Tuesday, August 13, 2013
Thursday, July 25, 2013
Friday, October 26, 2012
I'm posting a couple of pictures here, just for fun. The one on the right shows the standing rigging on the boat. As described before, I used t-ball hooks and backing plates to anchor the shrouds to the mast. I installed stainless steel lined plastic fairleads in the spreaders for the shrouds to go through. As you can see on the upper spreader there is only one set of fairleads whereas there are two on the lowers. The two fairleads on the lowers are in-line and match the angle of the chain-plates.
Saturday, September 15, 2012
I had dozens of small tasks that I needed to accomplish before we took the boat on vacation. I finished most of them, but then I settled for leaving a few un-done. In any case, when I get back, I'll post details on some of those steps. For now, here are some pictures from this week in Maine.
My son Matt - last seen in this blog after we flipped the boat over last Thanksgiving.
Friday, August 24, 2012
I fabricated the cassette using the rudder foil as a mold. The first step was to wrap the finished rudder in 6 mill plastic with a couple of wraps to provide decent clearance between the cassette and the foil. I then used the same CF sleeving that I used to create the rudder foil for the inside and outside layers of the cassette, with layers of uni-directional carbon fiber in the middle layers. Once the epoxy set, I then glued on some "stand-offs" to hold some G10 (fiberglass) tubing in front of the leading edge of the rudder cassette. The tubing has a 3/8" inside diameter and is intended to hold the stainless steel pin. Once the epoxy was dry, I faired the area around the tube to insure a nice smooth finish and then wrapped 4" wide unidirectional strips of CF around the G10 tube. One point is that I used a single length of tubing along the leading edge of the cassette so that I didn't have to worry about aligning different sections of tube. I later cut off the tube sections that I didn't want. The picture above shows the cassette before I trimmed it to length. It also shows the "handle" which will attache to the tiller. The handle was fabricated using a piece of ordinary pink insulating foam from Home Depot. I turned the foam on a lathe to get the shape that I wanted (a slight taper from back to front). I then wrapped the foam with release cloth, then layers of CF (sleeves and uni) and then wrapped that in release cloth. Once everything hardened, I removed most of the foam using a 1" hole spade (flat drill bit). Using some needle-nosed pliers I took out the inside layer of release cloth, by just grabbing a corner of the cloth and twisting. After taking off the outside layer of release cloth and then cutting a U-shaped channel in the handle, I then epoxied it onto the cassette.

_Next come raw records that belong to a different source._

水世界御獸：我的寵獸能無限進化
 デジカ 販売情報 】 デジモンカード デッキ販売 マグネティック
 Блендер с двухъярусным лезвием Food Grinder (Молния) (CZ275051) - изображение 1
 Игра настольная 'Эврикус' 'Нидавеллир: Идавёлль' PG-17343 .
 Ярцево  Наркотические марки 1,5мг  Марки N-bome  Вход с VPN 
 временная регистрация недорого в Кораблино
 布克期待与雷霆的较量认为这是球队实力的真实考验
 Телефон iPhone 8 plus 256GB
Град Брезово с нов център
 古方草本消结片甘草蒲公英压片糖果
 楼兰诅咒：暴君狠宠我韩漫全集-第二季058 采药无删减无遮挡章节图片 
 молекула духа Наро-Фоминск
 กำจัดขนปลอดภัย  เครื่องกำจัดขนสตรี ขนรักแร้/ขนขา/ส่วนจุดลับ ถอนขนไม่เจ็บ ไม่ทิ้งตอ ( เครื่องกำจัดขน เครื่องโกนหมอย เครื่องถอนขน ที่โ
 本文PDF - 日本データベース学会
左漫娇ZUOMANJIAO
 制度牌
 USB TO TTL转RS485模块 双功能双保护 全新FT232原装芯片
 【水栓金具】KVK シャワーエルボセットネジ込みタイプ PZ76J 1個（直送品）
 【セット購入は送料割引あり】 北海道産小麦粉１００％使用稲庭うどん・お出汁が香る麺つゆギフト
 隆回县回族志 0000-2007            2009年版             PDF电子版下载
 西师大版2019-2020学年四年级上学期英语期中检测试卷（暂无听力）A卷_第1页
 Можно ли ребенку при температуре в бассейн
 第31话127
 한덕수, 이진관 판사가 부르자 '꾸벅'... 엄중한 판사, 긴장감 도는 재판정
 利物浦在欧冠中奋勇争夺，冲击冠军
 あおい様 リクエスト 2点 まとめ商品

I did drill a hole from the top of the handle to allow the rudder pin to be inserted from the top.
Friday, August 17, 2012
One of the best tips that I received at one time or another on one of the forums was to use a Dremel tool with a cut-off wheel to cut the shrouds. This was so much easier than trying to cut these things with a hack-saw.
Like every other task on the boat, I got pretty good at measuring, cutting, and attaching the sta-lok terminals just as I wrapped up the last one.
Monday, August 13, 2012
I couldn't be happier with the way these came out. The only things left to do are:
- Fasten a stainless steel plate on the top of the keel. This will be done with the "Ikea" technique of drilling holes horizontally through the keel which will hold a nut and washer and then drilling down from the top for the bolt which holds on the top plate.
- I'm going to fabricate a handle for the top of the rudder out of cedar and mahogany. I left a 1-1/2" carbon fiber tab on top of the rudder to hold the handle.
- I still need to mold the rudder cassette. Now that the rudder is finished, I can use it as the mold for the cassette.